Background information
- Born: Charles Edward Haden August 6, 1937 Shenandoah, Iowa, U.S.
- Died: July 11, 2014 (aged 76) Los Angeles, California, U.S.
- Genres: Free jazz; mainstream jazz; post-bop; hard bop; folk jazz;
- Occupations: Musician, composer, bandleader, educator
- Instrument: Double bass
- Years active: 1957–2014
- Formerly of: Ornette Coleman; Keith Jarrett; Pat Metheny; Hank Jones; Paul Motian; Gonzalo Rubalcaba; Alice Coltrane; John McLaughlin; Jim Hall; Carla Bley; Egberto Gismonti; Dewey Redman;
- Spouse: Ellen David ​ ​(m. 1966; div. 1976)​ Ruth Cameron ​(m. 1984)​
- Children: Josh; Petra; Tanya; Rachel;

= Charlie Haden =

American musician and educator (1937–2014)

Charles Edward Haden (August 6, 1937 – July 11, 2014) was an American jazz double bass player, bandleader, composer and educator whose career spanned more than fifty years. Haden helped to revolutionize the harmonic concept of bass playing in jazz, evolving a style that sometimes complemented the soloist, and other times moved independently, liberating bassists from a strictly accompanying role.

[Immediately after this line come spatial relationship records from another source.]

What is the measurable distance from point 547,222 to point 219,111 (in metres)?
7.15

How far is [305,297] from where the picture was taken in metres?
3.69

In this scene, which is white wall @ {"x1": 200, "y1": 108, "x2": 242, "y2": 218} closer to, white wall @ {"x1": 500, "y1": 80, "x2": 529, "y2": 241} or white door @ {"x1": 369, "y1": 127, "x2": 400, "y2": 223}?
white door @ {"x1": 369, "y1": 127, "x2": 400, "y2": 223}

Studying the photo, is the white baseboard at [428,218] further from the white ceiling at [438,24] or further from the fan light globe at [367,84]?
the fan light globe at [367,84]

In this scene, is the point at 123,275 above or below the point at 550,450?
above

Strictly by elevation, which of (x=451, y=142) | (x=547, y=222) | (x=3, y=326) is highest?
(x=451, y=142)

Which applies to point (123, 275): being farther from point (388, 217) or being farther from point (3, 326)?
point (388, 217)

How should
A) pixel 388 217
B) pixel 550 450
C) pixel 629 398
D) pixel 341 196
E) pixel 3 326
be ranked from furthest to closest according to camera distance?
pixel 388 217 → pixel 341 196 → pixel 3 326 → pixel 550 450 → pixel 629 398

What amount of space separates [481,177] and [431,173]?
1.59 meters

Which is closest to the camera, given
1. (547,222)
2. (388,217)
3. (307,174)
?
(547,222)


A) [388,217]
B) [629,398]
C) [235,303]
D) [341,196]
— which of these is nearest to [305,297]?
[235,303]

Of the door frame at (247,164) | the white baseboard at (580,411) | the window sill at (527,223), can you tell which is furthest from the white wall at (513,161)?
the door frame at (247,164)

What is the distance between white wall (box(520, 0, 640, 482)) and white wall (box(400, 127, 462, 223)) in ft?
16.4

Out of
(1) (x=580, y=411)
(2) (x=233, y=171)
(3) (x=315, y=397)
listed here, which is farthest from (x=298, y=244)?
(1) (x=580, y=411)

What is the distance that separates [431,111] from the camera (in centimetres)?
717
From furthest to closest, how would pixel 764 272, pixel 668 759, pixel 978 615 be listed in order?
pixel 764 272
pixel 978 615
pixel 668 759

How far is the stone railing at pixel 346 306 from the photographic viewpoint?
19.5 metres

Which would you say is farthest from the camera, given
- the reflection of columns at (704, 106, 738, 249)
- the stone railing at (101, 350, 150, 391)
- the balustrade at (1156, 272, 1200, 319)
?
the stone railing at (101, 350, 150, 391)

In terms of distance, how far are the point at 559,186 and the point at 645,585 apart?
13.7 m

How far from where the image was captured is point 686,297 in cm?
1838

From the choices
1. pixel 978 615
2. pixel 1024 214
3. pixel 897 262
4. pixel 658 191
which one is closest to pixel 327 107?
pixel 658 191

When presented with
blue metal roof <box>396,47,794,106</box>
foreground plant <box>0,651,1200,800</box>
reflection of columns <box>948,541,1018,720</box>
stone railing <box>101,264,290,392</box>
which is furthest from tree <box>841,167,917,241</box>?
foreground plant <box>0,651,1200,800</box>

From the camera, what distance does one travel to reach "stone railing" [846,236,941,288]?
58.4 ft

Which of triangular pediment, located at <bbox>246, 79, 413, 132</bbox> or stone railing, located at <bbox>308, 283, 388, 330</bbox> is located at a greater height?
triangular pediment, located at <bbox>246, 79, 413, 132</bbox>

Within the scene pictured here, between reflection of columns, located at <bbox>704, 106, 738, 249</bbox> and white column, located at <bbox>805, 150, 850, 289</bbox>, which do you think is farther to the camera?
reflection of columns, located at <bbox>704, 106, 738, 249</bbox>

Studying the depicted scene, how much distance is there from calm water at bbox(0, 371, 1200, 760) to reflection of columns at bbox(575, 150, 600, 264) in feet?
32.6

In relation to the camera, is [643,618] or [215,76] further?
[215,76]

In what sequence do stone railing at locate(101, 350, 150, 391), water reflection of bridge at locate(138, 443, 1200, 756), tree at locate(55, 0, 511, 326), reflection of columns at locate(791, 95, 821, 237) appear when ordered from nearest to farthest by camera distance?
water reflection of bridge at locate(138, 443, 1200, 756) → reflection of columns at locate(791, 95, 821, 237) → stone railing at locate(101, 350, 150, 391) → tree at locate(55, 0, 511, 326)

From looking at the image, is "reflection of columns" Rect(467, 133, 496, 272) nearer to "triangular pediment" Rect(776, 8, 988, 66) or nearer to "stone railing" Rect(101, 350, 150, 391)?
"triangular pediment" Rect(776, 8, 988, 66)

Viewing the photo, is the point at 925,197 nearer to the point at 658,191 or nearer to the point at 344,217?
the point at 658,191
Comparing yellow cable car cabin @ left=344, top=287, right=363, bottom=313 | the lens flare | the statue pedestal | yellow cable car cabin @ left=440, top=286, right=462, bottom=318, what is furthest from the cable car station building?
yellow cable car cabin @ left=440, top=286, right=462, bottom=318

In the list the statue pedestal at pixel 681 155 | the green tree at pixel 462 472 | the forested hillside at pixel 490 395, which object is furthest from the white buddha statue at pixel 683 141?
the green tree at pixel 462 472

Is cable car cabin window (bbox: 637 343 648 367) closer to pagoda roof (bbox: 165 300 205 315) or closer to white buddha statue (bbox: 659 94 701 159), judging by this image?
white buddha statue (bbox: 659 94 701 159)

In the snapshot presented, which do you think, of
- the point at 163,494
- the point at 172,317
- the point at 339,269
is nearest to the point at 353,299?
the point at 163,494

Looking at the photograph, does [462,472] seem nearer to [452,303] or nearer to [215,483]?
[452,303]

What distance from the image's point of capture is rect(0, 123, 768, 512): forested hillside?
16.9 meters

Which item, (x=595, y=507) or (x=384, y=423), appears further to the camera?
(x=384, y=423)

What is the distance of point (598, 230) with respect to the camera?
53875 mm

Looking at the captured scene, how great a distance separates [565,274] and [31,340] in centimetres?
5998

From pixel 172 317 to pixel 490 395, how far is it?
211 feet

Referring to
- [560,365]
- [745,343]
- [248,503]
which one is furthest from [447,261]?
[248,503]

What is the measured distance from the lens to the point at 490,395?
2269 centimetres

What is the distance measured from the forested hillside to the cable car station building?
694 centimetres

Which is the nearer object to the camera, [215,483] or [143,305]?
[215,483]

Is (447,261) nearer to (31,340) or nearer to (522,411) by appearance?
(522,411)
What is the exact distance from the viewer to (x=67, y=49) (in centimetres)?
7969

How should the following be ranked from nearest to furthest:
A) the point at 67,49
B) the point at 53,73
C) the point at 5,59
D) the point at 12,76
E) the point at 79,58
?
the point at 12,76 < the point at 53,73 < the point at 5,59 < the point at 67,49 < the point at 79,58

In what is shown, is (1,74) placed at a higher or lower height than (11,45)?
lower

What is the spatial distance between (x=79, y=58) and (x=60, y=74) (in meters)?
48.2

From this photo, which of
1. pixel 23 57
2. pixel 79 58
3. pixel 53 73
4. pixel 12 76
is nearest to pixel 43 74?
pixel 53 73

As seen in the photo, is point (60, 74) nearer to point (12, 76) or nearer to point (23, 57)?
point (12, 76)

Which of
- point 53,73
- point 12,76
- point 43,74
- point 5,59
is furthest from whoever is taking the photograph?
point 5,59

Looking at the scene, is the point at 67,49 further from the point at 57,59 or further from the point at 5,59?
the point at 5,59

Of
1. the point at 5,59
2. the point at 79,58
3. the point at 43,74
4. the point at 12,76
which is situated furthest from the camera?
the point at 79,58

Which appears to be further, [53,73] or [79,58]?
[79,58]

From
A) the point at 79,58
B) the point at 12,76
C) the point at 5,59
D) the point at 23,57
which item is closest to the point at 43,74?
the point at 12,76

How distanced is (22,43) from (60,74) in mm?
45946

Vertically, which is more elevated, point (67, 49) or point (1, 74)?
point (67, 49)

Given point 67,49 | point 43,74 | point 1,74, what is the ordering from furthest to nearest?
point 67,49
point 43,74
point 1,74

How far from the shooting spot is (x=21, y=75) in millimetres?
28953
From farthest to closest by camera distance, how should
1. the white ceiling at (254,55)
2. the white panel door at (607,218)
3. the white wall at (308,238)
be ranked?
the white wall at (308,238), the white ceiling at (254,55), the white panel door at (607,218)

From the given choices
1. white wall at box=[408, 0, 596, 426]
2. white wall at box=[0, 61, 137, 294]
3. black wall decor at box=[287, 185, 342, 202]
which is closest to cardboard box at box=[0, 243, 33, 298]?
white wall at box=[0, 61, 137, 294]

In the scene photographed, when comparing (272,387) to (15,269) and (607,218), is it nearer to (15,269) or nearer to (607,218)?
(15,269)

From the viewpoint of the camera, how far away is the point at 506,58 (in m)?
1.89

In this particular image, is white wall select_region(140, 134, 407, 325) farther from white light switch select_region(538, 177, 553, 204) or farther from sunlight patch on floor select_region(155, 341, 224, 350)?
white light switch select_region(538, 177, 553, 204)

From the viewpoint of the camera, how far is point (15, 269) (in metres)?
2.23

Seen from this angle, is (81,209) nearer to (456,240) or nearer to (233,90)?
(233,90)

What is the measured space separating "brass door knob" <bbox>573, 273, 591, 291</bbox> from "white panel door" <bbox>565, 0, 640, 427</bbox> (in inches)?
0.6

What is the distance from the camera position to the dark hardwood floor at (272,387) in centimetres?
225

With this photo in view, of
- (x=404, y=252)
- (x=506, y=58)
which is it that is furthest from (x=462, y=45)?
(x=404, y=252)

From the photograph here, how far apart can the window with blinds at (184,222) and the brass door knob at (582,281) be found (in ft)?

In the late 1950s, he was an original member of the ground-breaking Ornette Coleman Quartet. In 1969, he formed his first band, the Liberation Music Orchestra, featuring arrangements by the pianist Carla Bley. In the late 1960s, he became a member of the pianist Keith Jarrett's trio, quartet and quintet. In the 1980s, he formed his own band, Quartet West. Haden also often recorded and performed in a duo setting, with musicians including the guitarist Pat Metheny and the pianists Hank Jones and Kenny Barron.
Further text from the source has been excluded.